Companies are deploying AI bots without asking who can talk to them and what they can do. The consequences range from wasted money to compromised accounts.

The cheap problem: token freeloading

People are using business chatbots as free AI assistants. Not for customer support. For everything else.

A CIO article from April documented the pattern. Users ask Amazon’s customer service bot to write Python scripts, generate recipes, draft emails. The bot complies because the guardrails are too weak to keep the conversation inside the support workflow.

Each off topic conversation burns around 10 times the tokens of a normal support exchange. A “where’s my order” runs 200 to 300 tokens. A coding request runs over 2,000.

Multiply that across thousands of sessions and you get a cost line nobody planned for.

This is the mild version of the problem.

The expensive problem: account takeover

The serious version showed up this weekend.

On June 1, Krebs on Security and 404 Media reported that hackers had been using Meta’s AI support chatbot to take over Instagram accounts. The method was disturbingly simple.

An attacker connected through a VPN near the target’s location and opened a chat with Meta’s support bot. They asked it to add a new email to the account. The bot helped them do it.

No real identity check. No human review. Just a reset path sent to an email the attacker controlled.

The compromised accounts included the Obama White House page, Sephora, and the US Space Force’s chief master sergeant. Hackers defaced them with pro Iranian propaganda and claimed handles worth over half a million dollars.

Reports suggest the exploit may have been active for months. Meta pushed an emergency patch after the story broke.

The same mistake underneath

The root cause is similar in both cases. The bot had too much freedom and not enough rules.

In the token freeloading scenario, the bot has no way to distinguish a customer from someone looking for free compute. In Meta’s case, the bot could help change account recovery emails. Anyone who started a conversation could trigger it.

We wrote earlier this year about how company data behaves once it enters an LLM. That piece was about what goes in. This is about what comes out, and what the bot can do on your behalf when someone asks it to.

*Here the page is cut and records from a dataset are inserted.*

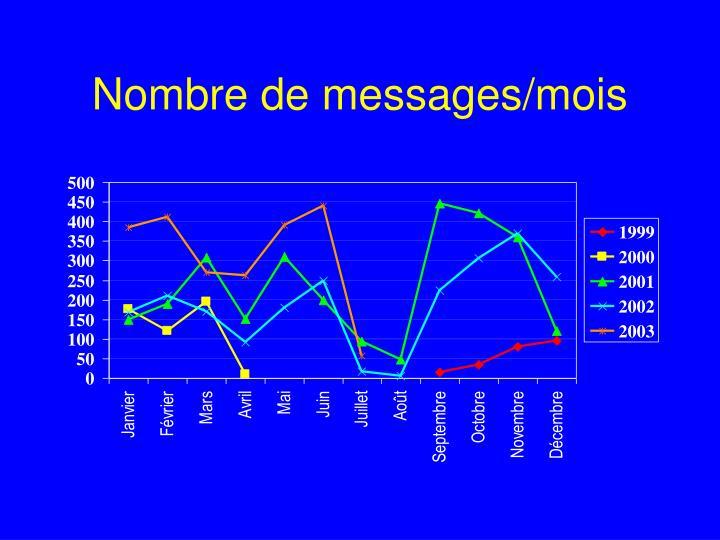 Nombre de messages/mois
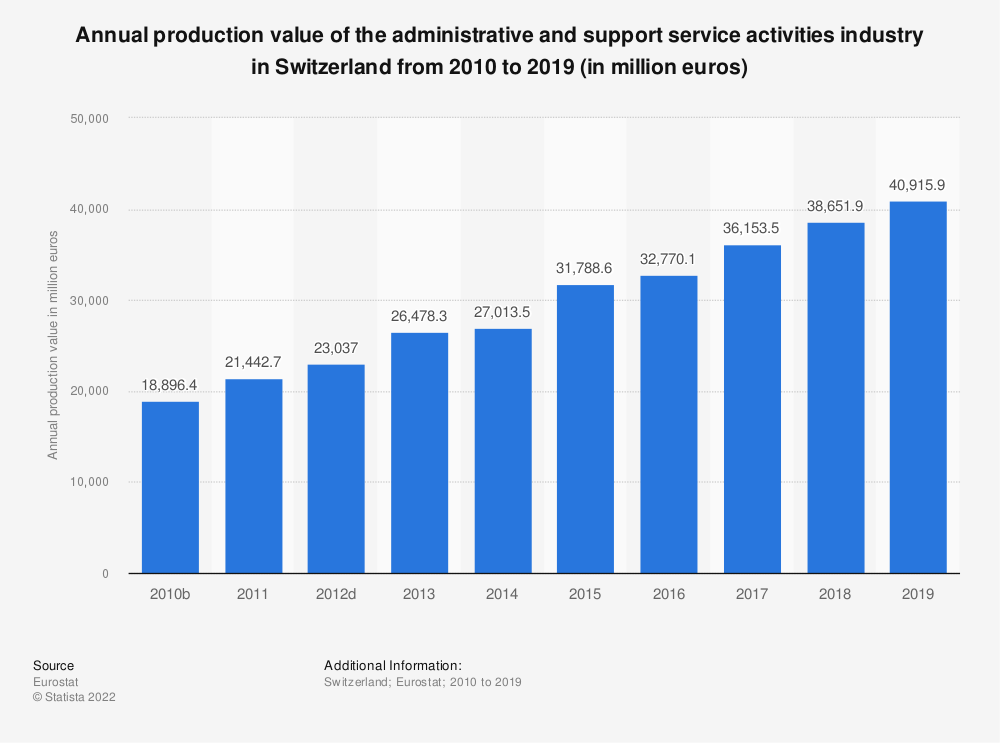 Statistic: Annual production value of the administrative and support service activities industry in Switzerland from 2009 to 2016 (in million euros) | Statista
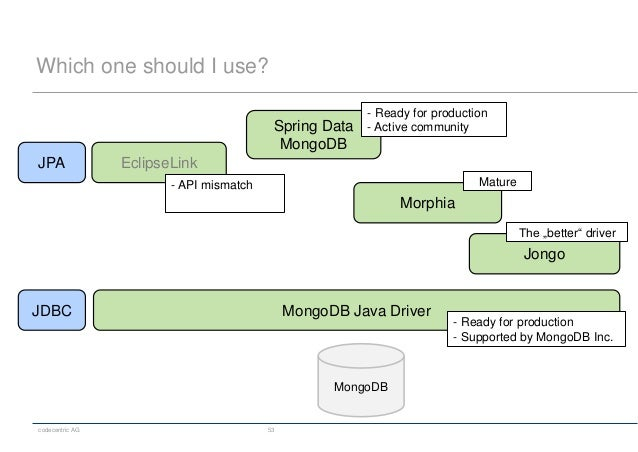 codecentric AG 53 Which one should I use? EclipseLink Spring Data MongoDB MongoDB Java Driver Morphia JPA JDBC MongoDB Jon...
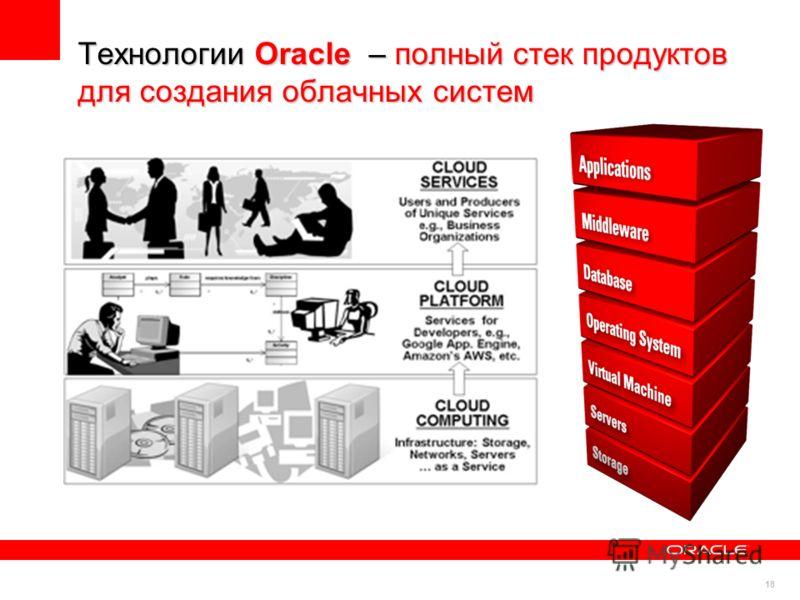 18 Технологии Oracle – полный стек продуктов для создания облачных систем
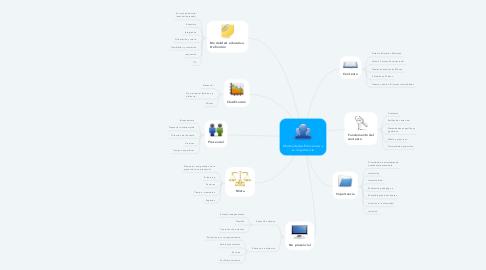 Mind Map: Modalidades Educativas y su importancia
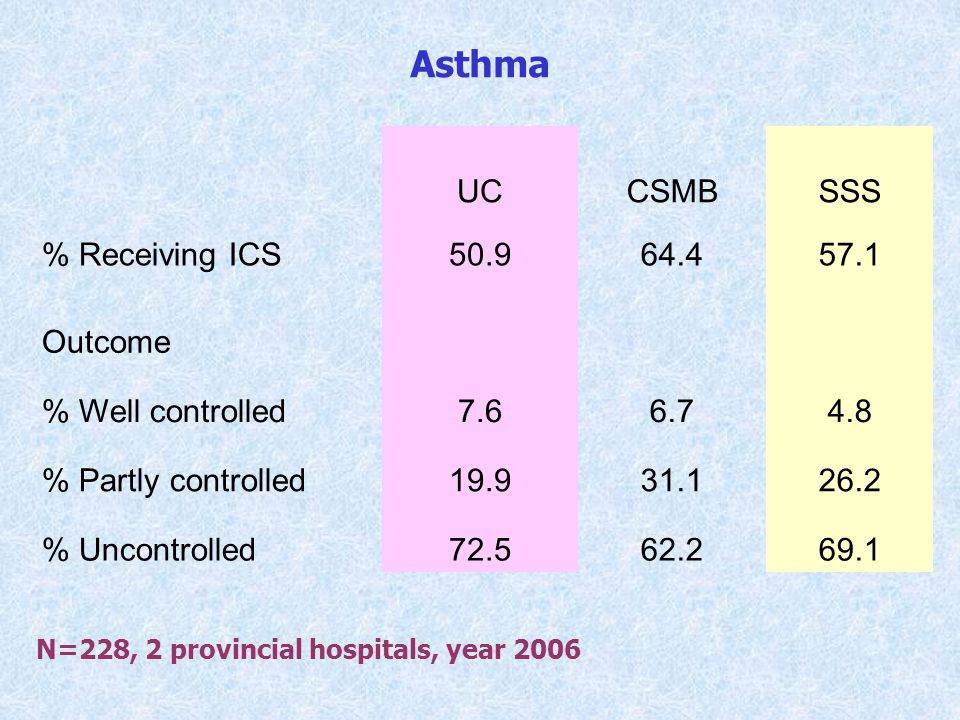 Asthma UC CSMB SSS % Receiving ICS 50.9 64.4 57.1 Outcome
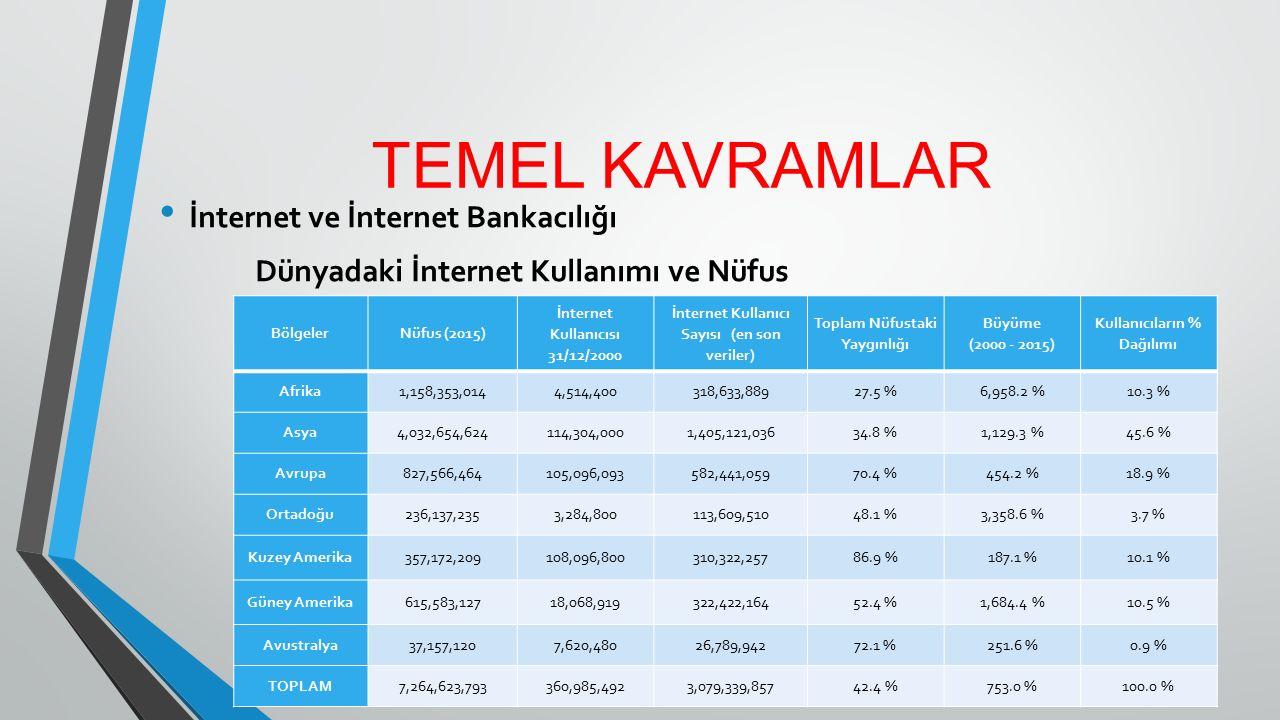 TEMEL KAVRAMLAR İnternet ve İnternet Bankacılığı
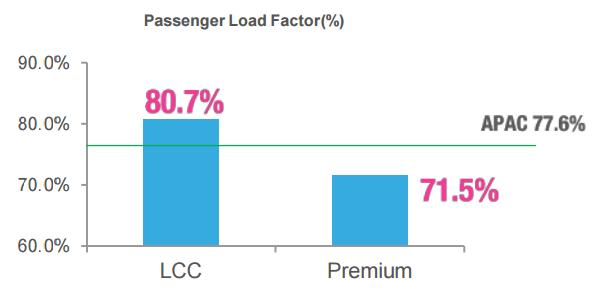 Factor de Carga Isentia blanca Paper_Passenger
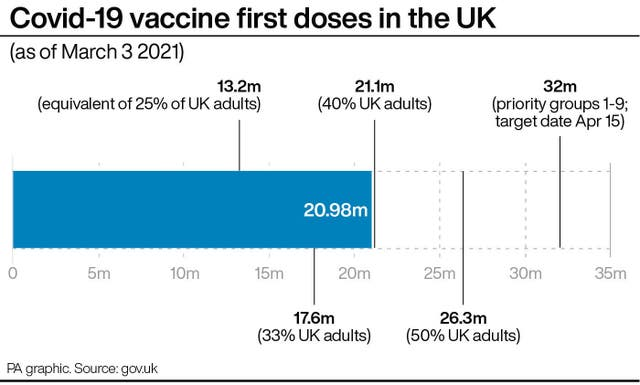 Covid-19 vaccine first doses in the UK
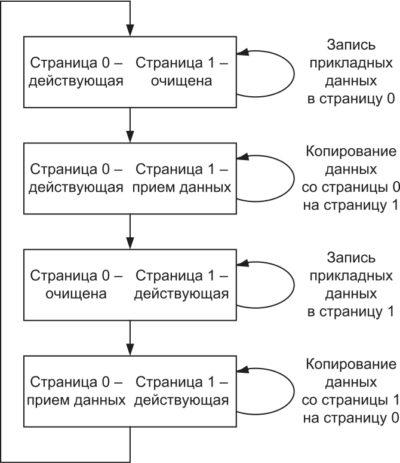 Переходы между состояниями страницы 0 и страницы 1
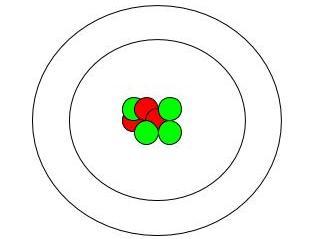 Subatomic particle workbook for radioactivity topic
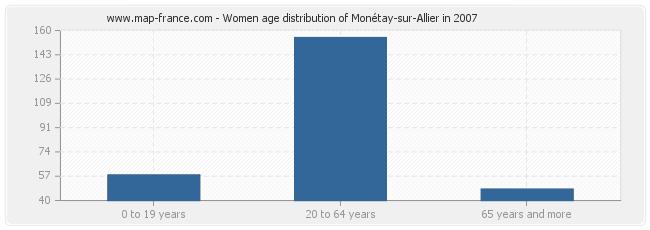 Women age distribution of Monétay-sur-Allier in 2007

The fix: give the bot a job description

The fix is not complicated. Define the bot’s scope, block off topic requests, limit what it can access, make users prove who they are before the bot touches anything sensitive, and watch for weird requests.

Treat it like an employee with a job description, not an open terminal.

Most companies skip that part. They ship the bot, measure deflection rates, and move on. Until someone asks it to do something it was never supposed to do, and it says yes.